● DIRECTION 1: Please quote, without any change, the lines of the listing starting with the line that contains "Ordering from closest to furthest, how should" and going on through the line that contains "3. the arched window at the point at 662,310".
# Start of TEXT
TemporalForest: A Quick Start Guide
In TemporalForest: Network-Guided Temporal Forests for Feature Selection in High-Dimensional Longitudinal Data

old_ops <- options()
suppressPackageStartupMessages(library(TemporalForest))
knitr::opts_chunk$set(
  collapse   = TRUE,  
  comment    = "#>",   
  fig.width  = 7,
  fig.height = 5,
  message    = FALSE, 
  warning    = FALSE  
)
options(stringsAsFactors = FALSE)
suppressPackageStartupMessages({
  ok_wgcna <- requireNamespace("WGCNA", quietly = TRUE)
})
if (ok_wgcna && "disableWGCNAThreads" %in% getNamespaceExports("WGCNA")) {
  suppressMessages(WGCNA::disableWGCNAThreads())
}

Abstract

The TemporalForest package provides a reproducible method for feature selection in high-dimensional longitudinal data. It combines network analysis, mixed-effects models, and stability selection to identify robust predictors over time. This vignette offers a quick start guide to using the package.

1. Introduction

Longitudinal 'omics studies, where subjects are measured repeatedly over time, present unique challenges for feature selection: high dimensionality, temporal dependence, and complex correlations. The TemporalForest algorithm addresses these by creating a robust, multi-stage pipeline that identifies features which are both predictive and stable across resamples.

2. Installation

Since the package is not yet on CRAN, you can install the development version from GitHub:

# install.packages("remotes")
remotes::install_github("SisiShao/TemporalForest")

3. Quick Start: Primary Example

This example walks you through a complete analysis with a small, simulated dataset.

Simulate a Longitudinal Dataset

This tiny demo is designed to always return all true signals quickly (1–3s). We will simulate a dataset with 60 subjects, 2 time points, and 20 potential predictors. We will inject 3 true signals into the outcome (Y), coming from predictors V1, V2, and V3. To ensure the example is fast and reliable for CRAN, we will pass a precomputed dissimilarity matrix to skip Stage 1 (WGCNA/TOM).

set.seed(11) # For reproducibility
n_subjects <- 60; n_timepoints <- 2; p <- 20

# Build X (two time points) with matching colnames
X <- replicate(n_timepoints, matrix(rnorm(n_subjects * p), n_subjects, p), simplify = FALSE)
colnames(X[[1]]) <- colnames(X[[2]]) <- paste0("V", 1:p)

# Long view and IDs
X_long <- do.call(rbind, X)
id     <- rep(seq_len(n_subjects), each = n_timepoints)
time   <- rep(seq_len(n_timepoints), times = n_subjects)

# Strong signal on V1, V2, V3 + modest subject random effect + small noise
u_subj <- rnorm(n_subjects, 0, 0.7)
eps    <- rnorm(length(id), 0, 0.08)
Y <- 4*X_long[, "V1"] + 3.5*X_long[, "V2"] + 3.2*X_long[, "V3"] +
     rep(u_subj, each = n_timepoints) + eps

# Lightweight dissimilarity to skip Stage 1 (fast on CRAN)
A <- 1 - abs(stats::cor(X_long)); diag(A) <- 0
dimnames(A) <- list(colnames(X[[1]]), colnames(X[[1]]))

Run TemporalForest

We call the main function, passing our precomputed dissimilarity_matrix = A and asking for 3 features.

# Run TemporalForest with minimal settings for vignette
tf_result <- temporal_forest(
  X = X, Y = Y, id = id, time = time,
  dissimilarity_matrix = A,       # skip WGCNA/TOM (Stage 1)
# End of TEXT
● DIRECTION 2: Name every option set inside the knitr::opts_chunk$set call in the TemporalForest guide.
# Start of SUPPLIED MATERIAL
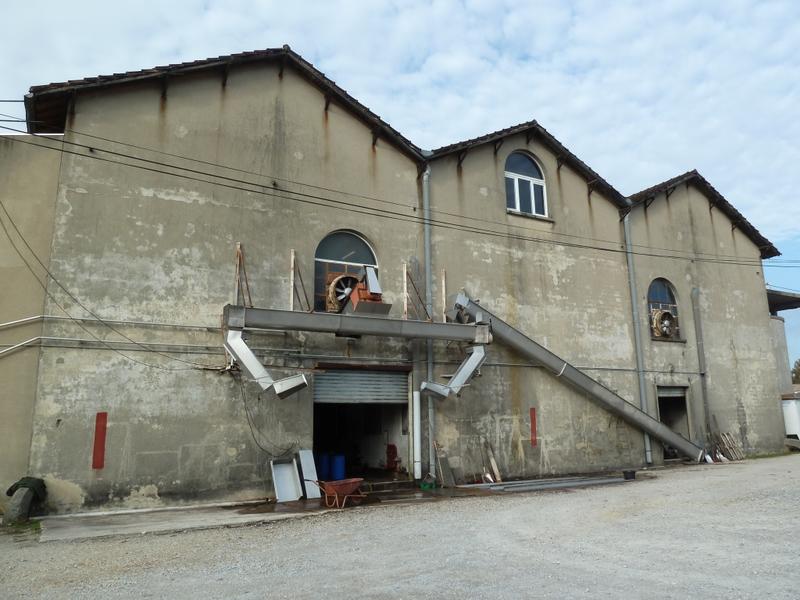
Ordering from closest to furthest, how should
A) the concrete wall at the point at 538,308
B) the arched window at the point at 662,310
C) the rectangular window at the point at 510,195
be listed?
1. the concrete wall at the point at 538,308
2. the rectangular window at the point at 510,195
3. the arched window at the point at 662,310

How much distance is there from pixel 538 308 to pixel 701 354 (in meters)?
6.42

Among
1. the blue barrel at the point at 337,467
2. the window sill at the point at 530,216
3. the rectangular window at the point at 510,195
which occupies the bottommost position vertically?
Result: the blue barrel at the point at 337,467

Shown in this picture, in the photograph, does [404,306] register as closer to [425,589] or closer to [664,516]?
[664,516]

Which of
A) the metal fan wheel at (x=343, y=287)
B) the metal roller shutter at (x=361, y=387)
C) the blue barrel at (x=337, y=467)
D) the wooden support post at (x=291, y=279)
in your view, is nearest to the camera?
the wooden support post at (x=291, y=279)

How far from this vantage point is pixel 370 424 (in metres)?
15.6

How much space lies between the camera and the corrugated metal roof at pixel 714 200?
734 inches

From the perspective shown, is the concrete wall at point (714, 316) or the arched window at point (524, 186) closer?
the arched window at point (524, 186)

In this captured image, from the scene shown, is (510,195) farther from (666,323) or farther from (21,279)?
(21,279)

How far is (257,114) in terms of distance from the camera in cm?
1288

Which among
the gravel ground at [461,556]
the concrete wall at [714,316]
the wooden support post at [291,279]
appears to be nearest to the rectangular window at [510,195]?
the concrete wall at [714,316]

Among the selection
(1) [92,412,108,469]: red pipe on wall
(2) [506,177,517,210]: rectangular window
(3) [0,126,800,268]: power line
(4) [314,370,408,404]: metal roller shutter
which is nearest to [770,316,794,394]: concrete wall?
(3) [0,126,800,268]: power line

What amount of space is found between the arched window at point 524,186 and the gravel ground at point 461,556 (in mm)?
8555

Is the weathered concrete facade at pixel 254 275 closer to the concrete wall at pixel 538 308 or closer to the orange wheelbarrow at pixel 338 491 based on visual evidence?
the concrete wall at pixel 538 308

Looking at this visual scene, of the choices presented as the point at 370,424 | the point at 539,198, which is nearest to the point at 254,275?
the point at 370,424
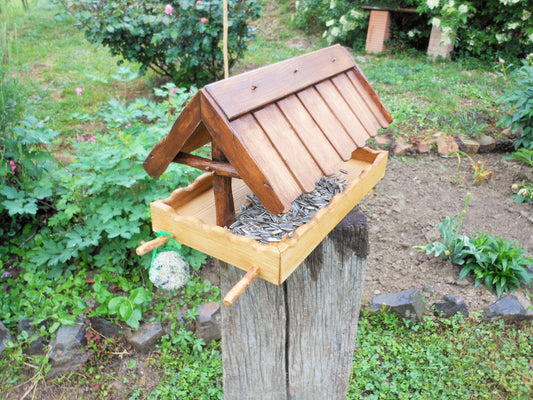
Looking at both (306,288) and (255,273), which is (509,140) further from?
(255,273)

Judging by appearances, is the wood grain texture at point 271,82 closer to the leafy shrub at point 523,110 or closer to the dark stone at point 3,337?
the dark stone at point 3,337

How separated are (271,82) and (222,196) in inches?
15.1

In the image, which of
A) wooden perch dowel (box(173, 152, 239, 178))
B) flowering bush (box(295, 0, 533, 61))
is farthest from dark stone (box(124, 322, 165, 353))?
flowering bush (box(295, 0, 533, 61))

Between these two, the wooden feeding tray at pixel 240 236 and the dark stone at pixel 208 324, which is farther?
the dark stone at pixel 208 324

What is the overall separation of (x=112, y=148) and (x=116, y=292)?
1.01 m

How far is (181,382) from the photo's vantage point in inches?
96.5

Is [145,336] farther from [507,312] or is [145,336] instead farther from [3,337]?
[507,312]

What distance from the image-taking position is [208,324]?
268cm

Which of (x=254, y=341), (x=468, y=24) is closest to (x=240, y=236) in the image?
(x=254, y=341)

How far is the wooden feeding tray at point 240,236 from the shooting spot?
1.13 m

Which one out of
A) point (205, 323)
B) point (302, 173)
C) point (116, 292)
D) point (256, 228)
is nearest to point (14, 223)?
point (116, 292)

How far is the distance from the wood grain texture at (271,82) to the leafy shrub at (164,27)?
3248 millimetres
# End of SUPPLIED MATERIAL
# Start of SUPPLIED MATERIAL
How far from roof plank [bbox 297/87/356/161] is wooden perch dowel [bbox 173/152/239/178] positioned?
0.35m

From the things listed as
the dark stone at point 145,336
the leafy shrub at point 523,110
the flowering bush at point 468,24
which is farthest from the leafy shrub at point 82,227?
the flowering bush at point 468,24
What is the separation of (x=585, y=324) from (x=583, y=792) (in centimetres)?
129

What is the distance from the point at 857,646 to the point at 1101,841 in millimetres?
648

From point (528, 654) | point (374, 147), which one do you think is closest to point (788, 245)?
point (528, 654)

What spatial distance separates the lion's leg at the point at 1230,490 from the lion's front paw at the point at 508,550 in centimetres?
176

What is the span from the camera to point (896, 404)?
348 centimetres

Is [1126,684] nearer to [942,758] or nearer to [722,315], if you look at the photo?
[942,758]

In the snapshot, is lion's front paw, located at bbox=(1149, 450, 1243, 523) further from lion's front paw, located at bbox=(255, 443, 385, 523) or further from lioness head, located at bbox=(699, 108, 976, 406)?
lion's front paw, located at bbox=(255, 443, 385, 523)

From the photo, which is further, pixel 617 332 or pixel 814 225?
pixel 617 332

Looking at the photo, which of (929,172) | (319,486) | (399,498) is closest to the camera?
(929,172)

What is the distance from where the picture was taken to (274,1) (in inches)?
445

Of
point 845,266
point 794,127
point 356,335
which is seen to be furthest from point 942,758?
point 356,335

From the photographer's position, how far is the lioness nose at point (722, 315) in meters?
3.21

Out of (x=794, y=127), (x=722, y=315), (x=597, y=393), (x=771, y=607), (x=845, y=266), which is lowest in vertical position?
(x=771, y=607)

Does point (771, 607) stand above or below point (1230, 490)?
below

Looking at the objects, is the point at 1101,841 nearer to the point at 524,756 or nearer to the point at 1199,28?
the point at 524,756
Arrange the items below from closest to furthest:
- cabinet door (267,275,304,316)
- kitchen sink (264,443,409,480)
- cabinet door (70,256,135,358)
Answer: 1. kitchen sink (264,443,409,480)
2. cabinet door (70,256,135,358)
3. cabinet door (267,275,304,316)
# End of SUPPLIED MATERIAL
● FINAL ANSWER 1:
Ordering from closest to furthest, how should
A) the concrete wall at the point at 538,308
B) the arched window at the point at 662,310
C) the rectangular window at the point at 510,195
be listed?
1. the concrete wall at the point at 538,308
2. the rectangular window at the point at 510,195
3. the arched window at the point at 662,310

● FINAL ANSWER 2: collapse, comment, fig.width, fig.height, message, warning